This mode of use is powerful (TiVO for intell) but at least it limits (in principle) use to an actual incident, something determined (legally?) to be actionable.

I have worked on projects which DID NOT presume ubiquitous data like this but which would become unnaturally powerful if the data coverage was near complete, even meta-data.

I'm surprised when people believe that the "time-registered network topology" of all human (or just US Citizens, or just those who have communicated with a non-US Citizen, and those who have communicated with those... you get the picture).

Correlation does not imply Causation... except in nearly every human intuition on the planet. Think of every person you have known (of) who was implicated in a crime (or terrorist attack)... do you want to be implicated by association? OK, maybe you feel that any investigation into your behaviour because a fellow FRIAM member got implicated (doing X, Y, or Z) will be exonerated when it is looked into further.
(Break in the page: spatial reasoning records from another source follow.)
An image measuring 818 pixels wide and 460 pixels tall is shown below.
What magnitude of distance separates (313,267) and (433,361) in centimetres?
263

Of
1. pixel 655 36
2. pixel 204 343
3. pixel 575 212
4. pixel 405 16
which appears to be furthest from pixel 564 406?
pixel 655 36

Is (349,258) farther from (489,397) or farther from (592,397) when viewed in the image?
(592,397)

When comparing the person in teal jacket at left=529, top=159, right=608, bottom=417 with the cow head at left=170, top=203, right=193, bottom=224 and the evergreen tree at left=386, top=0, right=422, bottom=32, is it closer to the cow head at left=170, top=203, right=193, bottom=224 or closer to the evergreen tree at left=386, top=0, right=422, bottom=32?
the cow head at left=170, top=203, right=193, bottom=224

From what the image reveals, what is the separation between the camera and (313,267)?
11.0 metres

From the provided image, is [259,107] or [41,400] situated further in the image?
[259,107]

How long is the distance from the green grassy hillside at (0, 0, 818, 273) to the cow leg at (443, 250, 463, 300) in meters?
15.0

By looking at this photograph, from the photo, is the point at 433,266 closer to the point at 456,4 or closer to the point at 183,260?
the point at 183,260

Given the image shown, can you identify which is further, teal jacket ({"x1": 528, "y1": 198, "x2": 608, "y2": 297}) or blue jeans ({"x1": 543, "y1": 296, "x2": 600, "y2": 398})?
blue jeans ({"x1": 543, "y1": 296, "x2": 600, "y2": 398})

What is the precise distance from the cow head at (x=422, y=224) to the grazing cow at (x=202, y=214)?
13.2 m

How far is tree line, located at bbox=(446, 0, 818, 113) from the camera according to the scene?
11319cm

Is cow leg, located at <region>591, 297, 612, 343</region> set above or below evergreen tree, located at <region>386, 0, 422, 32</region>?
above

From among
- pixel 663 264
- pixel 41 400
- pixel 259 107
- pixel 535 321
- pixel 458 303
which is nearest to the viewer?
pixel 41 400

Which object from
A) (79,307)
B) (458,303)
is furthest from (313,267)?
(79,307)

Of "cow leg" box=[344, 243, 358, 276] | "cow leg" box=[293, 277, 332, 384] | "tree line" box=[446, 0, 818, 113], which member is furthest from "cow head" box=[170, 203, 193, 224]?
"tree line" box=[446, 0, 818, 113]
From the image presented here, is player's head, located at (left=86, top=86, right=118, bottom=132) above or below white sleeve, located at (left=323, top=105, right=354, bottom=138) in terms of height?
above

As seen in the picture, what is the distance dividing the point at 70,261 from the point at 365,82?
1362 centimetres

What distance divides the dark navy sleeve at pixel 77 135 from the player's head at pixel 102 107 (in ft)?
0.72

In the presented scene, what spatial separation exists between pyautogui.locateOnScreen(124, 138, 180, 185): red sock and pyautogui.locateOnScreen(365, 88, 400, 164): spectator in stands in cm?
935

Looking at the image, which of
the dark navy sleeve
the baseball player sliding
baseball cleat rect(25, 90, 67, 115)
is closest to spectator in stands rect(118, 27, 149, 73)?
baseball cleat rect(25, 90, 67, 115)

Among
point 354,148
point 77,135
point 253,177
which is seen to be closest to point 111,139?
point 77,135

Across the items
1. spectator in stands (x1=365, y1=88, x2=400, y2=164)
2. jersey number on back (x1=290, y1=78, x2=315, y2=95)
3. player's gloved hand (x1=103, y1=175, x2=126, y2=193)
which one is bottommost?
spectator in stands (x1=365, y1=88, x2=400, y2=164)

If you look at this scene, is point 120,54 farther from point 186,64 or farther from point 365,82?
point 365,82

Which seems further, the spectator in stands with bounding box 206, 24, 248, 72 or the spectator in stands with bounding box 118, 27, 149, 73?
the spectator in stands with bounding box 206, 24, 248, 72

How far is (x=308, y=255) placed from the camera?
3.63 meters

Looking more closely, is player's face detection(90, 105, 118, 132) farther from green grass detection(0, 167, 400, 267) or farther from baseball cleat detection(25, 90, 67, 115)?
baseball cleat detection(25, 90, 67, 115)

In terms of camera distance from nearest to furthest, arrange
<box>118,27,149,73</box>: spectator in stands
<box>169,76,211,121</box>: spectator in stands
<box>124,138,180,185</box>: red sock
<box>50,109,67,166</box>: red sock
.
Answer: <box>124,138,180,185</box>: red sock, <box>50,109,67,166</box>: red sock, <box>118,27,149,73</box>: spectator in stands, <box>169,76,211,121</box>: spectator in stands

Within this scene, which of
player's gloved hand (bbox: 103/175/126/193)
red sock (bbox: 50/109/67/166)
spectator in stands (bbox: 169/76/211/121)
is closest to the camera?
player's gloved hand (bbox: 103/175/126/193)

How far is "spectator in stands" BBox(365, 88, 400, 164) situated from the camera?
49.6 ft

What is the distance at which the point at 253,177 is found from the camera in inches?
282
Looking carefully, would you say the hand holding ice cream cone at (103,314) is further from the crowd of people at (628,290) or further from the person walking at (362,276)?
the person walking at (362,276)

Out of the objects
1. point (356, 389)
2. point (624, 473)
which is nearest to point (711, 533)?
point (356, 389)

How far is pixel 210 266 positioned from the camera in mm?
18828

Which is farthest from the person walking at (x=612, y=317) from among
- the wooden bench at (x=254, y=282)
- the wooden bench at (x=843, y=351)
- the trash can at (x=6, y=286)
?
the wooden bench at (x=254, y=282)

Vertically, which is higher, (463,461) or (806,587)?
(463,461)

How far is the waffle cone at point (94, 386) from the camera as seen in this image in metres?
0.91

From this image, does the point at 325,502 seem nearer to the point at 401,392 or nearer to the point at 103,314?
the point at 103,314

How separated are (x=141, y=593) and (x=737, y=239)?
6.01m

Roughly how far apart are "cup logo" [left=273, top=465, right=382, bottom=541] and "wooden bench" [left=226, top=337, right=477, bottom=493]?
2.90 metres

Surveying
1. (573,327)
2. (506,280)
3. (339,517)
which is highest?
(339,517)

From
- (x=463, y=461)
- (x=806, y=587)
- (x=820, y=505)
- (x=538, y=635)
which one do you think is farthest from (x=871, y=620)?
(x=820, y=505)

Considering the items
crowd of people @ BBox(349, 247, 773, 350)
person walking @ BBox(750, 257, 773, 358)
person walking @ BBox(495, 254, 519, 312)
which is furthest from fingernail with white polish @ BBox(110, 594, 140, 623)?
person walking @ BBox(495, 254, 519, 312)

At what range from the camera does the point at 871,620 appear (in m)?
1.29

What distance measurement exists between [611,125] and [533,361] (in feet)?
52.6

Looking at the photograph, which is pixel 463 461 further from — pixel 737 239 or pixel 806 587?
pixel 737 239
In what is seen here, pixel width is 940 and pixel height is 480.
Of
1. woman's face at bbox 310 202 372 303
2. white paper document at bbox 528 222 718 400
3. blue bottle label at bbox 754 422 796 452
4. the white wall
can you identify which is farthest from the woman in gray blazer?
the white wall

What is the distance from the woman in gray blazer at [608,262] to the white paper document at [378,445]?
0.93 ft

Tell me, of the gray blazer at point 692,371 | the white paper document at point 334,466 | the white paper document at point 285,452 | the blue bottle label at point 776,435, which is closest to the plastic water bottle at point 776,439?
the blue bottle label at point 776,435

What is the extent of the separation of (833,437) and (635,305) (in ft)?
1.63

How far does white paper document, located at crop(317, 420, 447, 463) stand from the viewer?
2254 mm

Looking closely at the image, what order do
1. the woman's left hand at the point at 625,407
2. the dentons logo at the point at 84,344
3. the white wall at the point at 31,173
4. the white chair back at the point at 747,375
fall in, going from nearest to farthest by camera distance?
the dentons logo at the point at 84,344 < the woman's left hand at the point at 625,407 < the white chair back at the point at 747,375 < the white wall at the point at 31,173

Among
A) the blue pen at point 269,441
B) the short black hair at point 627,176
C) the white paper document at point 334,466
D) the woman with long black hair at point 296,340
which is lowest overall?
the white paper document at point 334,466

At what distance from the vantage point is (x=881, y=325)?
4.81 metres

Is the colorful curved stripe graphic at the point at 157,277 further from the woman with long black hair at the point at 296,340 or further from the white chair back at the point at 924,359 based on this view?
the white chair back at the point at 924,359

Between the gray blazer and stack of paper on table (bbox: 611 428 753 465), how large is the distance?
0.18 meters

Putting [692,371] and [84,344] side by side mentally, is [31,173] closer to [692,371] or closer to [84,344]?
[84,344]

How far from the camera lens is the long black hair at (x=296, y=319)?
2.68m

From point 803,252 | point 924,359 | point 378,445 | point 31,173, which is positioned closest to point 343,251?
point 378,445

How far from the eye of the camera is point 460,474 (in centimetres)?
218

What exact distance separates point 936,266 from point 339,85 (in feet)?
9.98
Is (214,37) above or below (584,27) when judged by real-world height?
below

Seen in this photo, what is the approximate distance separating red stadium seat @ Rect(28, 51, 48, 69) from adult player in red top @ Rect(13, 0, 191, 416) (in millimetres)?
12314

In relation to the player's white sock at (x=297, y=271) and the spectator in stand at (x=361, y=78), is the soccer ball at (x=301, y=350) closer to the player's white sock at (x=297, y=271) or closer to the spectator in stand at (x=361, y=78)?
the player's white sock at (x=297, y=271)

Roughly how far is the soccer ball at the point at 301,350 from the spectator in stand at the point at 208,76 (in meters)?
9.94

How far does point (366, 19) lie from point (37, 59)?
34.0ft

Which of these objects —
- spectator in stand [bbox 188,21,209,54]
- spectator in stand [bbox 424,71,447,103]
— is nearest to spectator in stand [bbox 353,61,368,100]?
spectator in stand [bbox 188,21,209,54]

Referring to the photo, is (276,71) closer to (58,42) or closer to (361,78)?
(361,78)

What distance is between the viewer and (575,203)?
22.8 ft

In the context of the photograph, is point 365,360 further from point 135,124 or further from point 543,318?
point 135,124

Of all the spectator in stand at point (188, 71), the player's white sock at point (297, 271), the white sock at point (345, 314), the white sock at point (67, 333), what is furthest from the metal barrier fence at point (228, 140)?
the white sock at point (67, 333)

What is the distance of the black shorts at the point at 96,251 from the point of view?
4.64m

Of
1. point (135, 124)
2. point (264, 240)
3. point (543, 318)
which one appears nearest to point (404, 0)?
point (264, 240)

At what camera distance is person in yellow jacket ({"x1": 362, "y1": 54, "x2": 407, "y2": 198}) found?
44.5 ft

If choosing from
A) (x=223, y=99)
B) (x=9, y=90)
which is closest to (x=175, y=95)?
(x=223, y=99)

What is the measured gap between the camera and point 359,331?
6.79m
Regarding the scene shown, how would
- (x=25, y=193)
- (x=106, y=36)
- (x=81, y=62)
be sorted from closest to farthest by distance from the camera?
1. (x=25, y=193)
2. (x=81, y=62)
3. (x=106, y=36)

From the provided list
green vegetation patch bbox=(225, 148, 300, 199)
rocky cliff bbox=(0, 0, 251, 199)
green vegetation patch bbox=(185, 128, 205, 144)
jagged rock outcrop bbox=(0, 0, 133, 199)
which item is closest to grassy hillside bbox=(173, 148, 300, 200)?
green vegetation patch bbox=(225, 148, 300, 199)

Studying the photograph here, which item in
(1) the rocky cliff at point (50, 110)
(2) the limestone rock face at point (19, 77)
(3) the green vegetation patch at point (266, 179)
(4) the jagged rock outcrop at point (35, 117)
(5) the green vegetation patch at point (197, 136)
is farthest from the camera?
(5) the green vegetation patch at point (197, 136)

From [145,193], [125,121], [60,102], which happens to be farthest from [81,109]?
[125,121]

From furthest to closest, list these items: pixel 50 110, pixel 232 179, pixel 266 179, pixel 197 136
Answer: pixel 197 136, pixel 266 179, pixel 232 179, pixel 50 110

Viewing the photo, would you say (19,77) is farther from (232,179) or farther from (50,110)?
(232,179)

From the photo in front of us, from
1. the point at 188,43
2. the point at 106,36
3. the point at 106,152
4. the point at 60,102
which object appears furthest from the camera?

One of the worries I have from the tools I have helped build and have seen along the way is that at some point, all evidence becomes circumstantial and as the *probability* goes up that you are guilty and exceeds some threshold, it is too easy for many to conflate that with whether you did it or not, or more to the point, people become willing to "take the chance we are wrong", when the stakes go up. Around 9/11, and around horrific murders, serial cases, etc. People often speak as if the risk of a few false positives is acceptable.

It *MAY BE* but I claim that a statistical (especially network-oriented) approach to analysis is extra risky for many reasons. One is that I don't believe we (SFI included) has a sophisticated enough science behind networks to honestly analyze and judge.

The last suite of projects I worked on in this domain (Multi Investment Decision Support Tool, Pre-Incident-Indicator-Analysis, and Faceted Ontologies) were very specifically interested in what could be *inferred* across a time-iterated series of events on a complex network. Among other things, we found that we needed to include Uncertainty Measures (how many tools or methodologies do you know that actually incorporate uncertainty measures and do it well?)

In answer to Owen's question "what can they do with it?", the answer is *plenty*. A corollary question is "what can they do with it which is well understood and honest?" is a more questionable question. My experience is that there is a LOT we can do with it that is *intuitively* compelling but very little which we have formal proofs that transform what would normally be considered "circumstantial" to "proof". In the meantime, gung ho law enforcement (and the general public) will continue to charge forward, cheering abuses of power without realizing that is what they are doing.

- Steve

``I think they're taking the usual approach to large data sets, save it all
(or as much as you can) just in case you find an anomaly you want to
study.''

A short term sample of all traffic could be used analogously to a UAV video
recording. Take any suspect or event and look for any and all signals
leading to them backward in time.   Declare the source of those signals
suspects & find the correlated physical sites & compromise them.  Recurse.